Research output: Contribution to journalArticlepeer-review


Modern supercomputers with torus networks allow each node to simultaneously pass messages on all of its links. However, most collective algorithms are designed to only use one link at a time. In this work, we present novel multiported algorithms for the scatter, gather, all-gather, and reduce-scatter operations. Our algorithms can be combined to create multiported reduce, all-reduce, and broadcast algorithms.

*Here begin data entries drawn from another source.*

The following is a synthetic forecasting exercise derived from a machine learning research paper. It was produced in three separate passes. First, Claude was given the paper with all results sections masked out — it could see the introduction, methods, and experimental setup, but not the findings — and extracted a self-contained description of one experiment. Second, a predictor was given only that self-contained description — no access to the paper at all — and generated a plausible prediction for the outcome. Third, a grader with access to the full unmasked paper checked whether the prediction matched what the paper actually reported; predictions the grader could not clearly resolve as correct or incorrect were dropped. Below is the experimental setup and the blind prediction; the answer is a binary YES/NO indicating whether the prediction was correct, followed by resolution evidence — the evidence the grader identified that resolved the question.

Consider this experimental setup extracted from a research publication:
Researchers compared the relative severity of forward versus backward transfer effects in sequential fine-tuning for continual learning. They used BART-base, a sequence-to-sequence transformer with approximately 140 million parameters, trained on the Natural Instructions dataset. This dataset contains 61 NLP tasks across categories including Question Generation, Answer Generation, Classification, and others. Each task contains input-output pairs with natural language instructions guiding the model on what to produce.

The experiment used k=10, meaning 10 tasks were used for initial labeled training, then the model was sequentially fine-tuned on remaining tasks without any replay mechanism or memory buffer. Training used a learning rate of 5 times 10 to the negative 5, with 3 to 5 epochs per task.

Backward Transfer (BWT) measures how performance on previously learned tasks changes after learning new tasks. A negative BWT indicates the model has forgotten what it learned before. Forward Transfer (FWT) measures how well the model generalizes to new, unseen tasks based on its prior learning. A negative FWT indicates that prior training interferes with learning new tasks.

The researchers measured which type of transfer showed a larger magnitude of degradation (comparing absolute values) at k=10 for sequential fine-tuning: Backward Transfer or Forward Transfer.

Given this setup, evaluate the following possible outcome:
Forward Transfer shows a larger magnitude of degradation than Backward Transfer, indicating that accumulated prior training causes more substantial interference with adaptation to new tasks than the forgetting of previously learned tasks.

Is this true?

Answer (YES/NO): NO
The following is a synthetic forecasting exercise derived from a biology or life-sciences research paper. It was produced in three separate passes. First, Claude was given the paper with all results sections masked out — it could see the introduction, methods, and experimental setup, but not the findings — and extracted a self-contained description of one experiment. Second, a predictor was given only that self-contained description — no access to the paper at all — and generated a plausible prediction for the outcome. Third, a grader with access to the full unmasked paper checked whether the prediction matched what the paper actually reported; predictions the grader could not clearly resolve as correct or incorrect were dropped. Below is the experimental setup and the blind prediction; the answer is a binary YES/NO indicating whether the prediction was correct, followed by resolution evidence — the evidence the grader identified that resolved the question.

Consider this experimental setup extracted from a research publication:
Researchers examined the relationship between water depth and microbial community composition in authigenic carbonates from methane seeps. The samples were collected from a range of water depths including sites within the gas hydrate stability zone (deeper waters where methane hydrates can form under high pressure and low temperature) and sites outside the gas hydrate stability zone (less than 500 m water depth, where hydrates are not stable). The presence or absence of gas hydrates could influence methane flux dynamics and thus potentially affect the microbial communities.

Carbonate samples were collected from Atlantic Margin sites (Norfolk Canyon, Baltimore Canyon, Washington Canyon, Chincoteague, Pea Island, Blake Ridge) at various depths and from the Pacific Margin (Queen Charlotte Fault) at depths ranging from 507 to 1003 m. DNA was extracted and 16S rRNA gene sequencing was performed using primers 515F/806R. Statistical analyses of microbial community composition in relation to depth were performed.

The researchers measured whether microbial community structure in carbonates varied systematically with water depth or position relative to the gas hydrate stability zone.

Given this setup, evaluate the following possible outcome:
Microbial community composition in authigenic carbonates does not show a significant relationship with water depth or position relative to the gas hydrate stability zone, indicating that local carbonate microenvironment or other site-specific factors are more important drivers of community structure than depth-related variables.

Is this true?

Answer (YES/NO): YES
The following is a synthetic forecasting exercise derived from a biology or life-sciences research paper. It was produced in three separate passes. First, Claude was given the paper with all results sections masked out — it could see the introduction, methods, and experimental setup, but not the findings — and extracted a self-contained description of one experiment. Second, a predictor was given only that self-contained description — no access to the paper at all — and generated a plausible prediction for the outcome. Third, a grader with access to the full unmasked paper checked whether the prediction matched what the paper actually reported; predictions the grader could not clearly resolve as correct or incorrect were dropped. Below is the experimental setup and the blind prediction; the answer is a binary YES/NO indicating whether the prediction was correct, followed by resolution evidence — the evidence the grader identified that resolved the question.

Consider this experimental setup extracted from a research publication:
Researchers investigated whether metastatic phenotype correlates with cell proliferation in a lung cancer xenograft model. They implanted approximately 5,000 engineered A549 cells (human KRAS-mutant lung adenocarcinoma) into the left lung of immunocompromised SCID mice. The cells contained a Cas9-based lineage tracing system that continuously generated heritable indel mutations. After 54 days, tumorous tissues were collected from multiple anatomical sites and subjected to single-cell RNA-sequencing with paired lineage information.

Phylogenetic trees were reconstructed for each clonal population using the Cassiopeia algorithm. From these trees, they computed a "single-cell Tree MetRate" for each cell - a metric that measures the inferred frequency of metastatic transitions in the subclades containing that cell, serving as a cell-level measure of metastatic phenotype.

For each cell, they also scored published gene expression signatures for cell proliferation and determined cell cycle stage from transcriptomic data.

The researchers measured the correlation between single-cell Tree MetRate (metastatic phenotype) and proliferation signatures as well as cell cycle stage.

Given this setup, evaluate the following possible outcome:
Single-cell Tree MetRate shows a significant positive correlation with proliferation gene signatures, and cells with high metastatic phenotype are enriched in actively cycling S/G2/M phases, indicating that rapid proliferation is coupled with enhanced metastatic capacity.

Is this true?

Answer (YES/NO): NO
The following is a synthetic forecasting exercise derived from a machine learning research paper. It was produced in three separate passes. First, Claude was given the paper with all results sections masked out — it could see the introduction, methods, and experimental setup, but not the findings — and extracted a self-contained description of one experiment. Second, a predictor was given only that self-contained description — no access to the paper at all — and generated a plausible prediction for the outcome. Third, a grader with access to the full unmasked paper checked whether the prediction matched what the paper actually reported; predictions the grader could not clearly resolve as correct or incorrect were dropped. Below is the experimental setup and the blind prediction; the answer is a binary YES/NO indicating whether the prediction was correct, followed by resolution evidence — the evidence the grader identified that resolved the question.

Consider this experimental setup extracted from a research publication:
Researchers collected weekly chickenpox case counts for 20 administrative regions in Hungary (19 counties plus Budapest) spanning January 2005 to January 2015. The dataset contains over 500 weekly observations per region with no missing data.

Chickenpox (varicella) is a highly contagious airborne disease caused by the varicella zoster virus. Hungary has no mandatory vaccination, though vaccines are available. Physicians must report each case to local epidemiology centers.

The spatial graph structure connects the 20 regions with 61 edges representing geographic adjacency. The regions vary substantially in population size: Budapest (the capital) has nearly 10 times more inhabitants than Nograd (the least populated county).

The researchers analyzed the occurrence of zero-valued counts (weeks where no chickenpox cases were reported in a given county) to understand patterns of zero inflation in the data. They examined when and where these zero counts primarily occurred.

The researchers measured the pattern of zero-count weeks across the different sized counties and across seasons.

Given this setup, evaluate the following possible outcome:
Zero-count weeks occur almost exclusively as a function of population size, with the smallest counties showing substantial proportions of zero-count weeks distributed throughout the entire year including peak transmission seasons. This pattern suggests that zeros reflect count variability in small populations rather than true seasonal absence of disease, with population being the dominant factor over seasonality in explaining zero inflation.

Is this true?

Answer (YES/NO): NO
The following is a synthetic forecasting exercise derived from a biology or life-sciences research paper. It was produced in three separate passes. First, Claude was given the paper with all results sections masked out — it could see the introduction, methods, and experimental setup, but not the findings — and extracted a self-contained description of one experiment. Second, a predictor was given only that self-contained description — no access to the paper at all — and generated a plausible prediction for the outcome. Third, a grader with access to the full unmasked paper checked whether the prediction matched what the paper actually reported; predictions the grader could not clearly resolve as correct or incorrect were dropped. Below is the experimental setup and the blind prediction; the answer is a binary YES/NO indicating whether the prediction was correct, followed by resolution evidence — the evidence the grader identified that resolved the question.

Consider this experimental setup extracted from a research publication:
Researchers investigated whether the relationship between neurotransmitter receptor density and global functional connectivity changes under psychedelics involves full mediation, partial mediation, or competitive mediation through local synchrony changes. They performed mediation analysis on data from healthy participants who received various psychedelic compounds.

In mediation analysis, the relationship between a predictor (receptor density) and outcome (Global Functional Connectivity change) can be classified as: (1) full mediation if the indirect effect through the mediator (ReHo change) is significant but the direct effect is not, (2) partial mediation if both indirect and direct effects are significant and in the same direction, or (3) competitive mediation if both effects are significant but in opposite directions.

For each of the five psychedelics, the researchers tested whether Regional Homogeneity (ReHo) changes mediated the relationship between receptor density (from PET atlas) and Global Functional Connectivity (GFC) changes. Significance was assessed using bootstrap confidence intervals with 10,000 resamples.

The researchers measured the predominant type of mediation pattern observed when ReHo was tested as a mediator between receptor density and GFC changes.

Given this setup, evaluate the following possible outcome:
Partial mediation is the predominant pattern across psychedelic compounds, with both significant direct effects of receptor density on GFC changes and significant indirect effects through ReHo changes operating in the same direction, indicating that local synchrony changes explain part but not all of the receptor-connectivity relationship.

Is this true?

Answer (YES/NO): NO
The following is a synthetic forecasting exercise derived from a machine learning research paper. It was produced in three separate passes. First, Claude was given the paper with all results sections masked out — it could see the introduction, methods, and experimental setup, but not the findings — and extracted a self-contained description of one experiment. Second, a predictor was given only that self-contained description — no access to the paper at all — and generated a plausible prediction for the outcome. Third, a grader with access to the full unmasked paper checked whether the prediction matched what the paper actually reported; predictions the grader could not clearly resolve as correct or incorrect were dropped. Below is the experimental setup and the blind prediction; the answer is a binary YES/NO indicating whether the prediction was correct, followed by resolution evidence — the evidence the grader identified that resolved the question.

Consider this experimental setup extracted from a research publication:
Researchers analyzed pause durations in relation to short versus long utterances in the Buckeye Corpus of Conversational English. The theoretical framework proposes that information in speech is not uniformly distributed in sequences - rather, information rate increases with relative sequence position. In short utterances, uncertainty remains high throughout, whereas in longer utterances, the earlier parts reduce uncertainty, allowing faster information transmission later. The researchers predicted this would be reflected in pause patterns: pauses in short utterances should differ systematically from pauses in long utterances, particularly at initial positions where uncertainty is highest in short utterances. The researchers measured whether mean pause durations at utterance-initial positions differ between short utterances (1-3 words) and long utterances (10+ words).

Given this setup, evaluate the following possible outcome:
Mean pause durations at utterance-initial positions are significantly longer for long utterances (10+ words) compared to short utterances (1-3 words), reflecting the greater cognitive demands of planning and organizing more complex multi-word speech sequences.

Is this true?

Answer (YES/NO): NO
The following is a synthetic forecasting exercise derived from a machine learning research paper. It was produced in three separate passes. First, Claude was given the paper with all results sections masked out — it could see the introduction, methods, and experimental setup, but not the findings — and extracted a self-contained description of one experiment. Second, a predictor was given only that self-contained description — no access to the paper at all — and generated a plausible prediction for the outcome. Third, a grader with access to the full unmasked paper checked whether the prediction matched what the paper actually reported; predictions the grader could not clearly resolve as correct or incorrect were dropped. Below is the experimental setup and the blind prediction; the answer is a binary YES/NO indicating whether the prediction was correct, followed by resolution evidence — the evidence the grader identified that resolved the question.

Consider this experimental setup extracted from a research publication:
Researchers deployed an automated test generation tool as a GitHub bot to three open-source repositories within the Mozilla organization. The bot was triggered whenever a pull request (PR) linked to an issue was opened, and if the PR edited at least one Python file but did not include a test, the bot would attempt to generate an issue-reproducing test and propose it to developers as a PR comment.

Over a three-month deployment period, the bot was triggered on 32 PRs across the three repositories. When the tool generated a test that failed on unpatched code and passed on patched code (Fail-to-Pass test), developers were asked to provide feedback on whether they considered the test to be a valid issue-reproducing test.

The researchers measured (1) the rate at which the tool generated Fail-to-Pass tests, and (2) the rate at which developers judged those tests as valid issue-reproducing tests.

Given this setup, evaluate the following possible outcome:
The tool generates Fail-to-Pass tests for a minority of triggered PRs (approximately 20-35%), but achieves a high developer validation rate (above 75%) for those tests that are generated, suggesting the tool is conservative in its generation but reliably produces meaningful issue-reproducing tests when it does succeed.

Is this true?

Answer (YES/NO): NO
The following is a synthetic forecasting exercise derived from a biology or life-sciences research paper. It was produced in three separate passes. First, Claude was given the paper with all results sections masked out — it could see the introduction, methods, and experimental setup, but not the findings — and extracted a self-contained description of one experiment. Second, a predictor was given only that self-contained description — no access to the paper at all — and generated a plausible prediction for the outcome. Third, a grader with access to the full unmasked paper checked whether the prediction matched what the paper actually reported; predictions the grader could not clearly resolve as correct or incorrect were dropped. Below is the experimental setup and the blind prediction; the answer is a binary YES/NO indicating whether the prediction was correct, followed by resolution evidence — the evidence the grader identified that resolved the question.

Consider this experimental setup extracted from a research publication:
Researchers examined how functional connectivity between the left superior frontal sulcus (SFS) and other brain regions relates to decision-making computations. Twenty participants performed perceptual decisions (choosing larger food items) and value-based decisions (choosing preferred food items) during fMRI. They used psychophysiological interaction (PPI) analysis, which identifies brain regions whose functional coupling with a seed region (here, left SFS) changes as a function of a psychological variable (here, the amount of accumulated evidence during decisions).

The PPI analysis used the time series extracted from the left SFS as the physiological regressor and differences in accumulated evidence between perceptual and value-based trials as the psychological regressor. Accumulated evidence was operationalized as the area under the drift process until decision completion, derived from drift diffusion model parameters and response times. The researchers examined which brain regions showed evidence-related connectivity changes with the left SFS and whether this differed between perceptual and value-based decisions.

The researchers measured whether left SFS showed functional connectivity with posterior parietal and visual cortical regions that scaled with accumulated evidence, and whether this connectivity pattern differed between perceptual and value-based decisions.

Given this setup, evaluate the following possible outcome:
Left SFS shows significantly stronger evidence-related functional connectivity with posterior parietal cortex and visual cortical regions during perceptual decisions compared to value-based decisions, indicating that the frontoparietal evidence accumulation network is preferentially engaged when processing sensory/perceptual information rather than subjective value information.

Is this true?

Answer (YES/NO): NO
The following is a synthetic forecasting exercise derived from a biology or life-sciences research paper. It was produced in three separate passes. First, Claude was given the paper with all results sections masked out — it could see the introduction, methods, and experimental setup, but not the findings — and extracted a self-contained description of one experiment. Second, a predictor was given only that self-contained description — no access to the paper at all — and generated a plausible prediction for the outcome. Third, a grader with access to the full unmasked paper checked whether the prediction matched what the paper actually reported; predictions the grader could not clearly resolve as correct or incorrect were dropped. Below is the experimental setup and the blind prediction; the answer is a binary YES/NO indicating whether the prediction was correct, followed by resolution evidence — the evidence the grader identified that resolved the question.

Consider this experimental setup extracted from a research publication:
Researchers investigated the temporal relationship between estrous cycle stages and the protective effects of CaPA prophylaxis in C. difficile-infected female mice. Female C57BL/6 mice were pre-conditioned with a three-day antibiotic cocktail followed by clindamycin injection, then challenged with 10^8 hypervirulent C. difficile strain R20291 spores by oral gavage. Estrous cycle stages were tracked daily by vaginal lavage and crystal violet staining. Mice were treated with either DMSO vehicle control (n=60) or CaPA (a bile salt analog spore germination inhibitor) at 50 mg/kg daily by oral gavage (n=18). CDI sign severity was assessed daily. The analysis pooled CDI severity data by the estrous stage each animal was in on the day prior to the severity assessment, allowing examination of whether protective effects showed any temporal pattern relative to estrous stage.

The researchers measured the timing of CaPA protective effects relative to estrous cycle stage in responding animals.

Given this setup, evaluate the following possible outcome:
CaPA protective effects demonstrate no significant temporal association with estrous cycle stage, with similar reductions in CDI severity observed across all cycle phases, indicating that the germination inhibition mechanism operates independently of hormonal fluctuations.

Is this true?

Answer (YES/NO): NO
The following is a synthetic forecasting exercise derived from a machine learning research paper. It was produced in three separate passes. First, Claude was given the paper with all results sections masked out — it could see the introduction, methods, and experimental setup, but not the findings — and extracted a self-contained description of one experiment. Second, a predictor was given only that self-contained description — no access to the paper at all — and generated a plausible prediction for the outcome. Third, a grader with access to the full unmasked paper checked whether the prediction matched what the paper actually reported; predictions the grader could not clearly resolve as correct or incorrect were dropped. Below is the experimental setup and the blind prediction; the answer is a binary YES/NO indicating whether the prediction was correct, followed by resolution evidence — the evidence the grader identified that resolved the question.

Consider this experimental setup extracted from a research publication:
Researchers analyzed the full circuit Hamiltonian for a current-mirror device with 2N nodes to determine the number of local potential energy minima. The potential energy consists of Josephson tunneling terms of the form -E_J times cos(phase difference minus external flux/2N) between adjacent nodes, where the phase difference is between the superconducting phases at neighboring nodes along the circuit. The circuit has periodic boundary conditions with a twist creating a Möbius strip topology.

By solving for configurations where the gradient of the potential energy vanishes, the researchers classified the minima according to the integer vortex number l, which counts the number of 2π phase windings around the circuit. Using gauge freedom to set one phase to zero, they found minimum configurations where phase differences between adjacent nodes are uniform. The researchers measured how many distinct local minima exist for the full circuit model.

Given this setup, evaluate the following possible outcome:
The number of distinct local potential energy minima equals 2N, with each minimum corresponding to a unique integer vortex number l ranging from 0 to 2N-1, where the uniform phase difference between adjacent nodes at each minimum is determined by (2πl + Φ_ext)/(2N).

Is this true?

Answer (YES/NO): NO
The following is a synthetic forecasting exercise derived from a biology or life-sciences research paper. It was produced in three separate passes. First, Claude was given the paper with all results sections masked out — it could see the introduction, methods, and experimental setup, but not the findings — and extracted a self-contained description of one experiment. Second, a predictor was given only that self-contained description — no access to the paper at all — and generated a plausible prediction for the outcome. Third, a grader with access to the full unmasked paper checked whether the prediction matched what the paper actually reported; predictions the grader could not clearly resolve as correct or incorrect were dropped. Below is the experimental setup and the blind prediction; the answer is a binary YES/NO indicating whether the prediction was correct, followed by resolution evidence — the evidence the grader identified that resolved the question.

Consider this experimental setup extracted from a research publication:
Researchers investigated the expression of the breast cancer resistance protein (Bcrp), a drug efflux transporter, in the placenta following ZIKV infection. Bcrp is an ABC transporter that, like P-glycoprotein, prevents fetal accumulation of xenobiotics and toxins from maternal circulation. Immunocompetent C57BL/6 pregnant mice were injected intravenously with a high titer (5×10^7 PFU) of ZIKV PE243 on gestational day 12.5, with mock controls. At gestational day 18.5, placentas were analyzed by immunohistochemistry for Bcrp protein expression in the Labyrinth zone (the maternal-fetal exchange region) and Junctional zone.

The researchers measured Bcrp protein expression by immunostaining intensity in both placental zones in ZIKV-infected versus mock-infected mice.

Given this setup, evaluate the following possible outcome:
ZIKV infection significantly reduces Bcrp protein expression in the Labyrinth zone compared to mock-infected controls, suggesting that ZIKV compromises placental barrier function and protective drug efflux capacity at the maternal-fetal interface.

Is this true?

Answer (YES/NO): YES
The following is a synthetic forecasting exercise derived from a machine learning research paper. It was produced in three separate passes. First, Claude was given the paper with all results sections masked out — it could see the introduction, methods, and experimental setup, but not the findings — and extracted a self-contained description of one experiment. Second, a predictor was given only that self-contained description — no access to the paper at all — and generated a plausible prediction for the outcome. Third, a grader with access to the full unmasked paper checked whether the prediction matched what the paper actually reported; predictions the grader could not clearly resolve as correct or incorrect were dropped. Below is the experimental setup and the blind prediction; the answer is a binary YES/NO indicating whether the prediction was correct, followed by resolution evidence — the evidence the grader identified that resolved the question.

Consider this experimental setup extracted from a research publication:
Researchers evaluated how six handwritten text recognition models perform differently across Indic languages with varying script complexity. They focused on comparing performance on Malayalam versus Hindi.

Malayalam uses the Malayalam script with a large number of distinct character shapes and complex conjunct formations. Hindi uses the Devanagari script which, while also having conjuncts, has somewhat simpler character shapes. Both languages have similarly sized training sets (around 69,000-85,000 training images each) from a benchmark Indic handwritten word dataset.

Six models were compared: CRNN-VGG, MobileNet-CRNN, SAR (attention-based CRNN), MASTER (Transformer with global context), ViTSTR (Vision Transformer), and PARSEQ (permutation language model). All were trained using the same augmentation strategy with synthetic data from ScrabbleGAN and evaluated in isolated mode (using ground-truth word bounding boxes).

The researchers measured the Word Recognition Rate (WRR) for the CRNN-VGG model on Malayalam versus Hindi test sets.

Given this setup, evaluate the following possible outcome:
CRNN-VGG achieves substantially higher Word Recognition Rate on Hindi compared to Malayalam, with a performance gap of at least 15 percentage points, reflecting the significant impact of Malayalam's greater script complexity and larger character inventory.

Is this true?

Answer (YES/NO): NO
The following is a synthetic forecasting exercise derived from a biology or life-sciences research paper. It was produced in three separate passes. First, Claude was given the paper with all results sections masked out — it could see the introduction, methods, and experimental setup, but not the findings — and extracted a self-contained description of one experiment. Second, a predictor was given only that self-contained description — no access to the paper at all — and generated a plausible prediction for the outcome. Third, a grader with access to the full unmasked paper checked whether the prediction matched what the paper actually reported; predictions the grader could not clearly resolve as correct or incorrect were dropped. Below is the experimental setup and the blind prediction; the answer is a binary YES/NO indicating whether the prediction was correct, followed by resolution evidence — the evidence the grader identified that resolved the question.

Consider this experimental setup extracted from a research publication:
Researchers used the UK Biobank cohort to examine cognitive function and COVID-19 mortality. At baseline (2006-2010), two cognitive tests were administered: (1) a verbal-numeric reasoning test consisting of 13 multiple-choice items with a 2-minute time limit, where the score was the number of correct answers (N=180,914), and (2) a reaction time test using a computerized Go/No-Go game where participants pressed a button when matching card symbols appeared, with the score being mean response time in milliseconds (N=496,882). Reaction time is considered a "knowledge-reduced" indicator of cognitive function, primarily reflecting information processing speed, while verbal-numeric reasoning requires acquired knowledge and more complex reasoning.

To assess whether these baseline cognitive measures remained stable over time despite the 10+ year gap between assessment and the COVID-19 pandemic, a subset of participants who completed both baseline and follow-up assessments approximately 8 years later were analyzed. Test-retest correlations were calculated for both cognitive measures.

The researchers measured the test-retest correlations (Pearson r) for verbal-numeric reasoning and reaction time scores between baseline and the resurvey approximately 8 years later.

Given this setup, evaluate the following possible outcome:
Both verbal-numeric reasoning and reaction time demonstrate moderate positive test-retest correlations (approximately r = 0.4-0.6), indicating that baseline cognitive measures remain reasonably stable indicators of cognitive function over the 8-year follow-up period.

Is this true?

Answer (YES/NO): NO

Several of these algorithms involve a new technique where we relax the MPI message-ordering constraints to achieve high performance and restore the correct ordering using an additional stage of redundant communication. According to our models, on an n-dimensional torus, our algorithms should allow for nearly a 2n-fold improvement in communication performance compared to known, single-ported torus algorithms. In practice, we have achieved nearly 6x better performance on a 32k-node 3-dimensional torus.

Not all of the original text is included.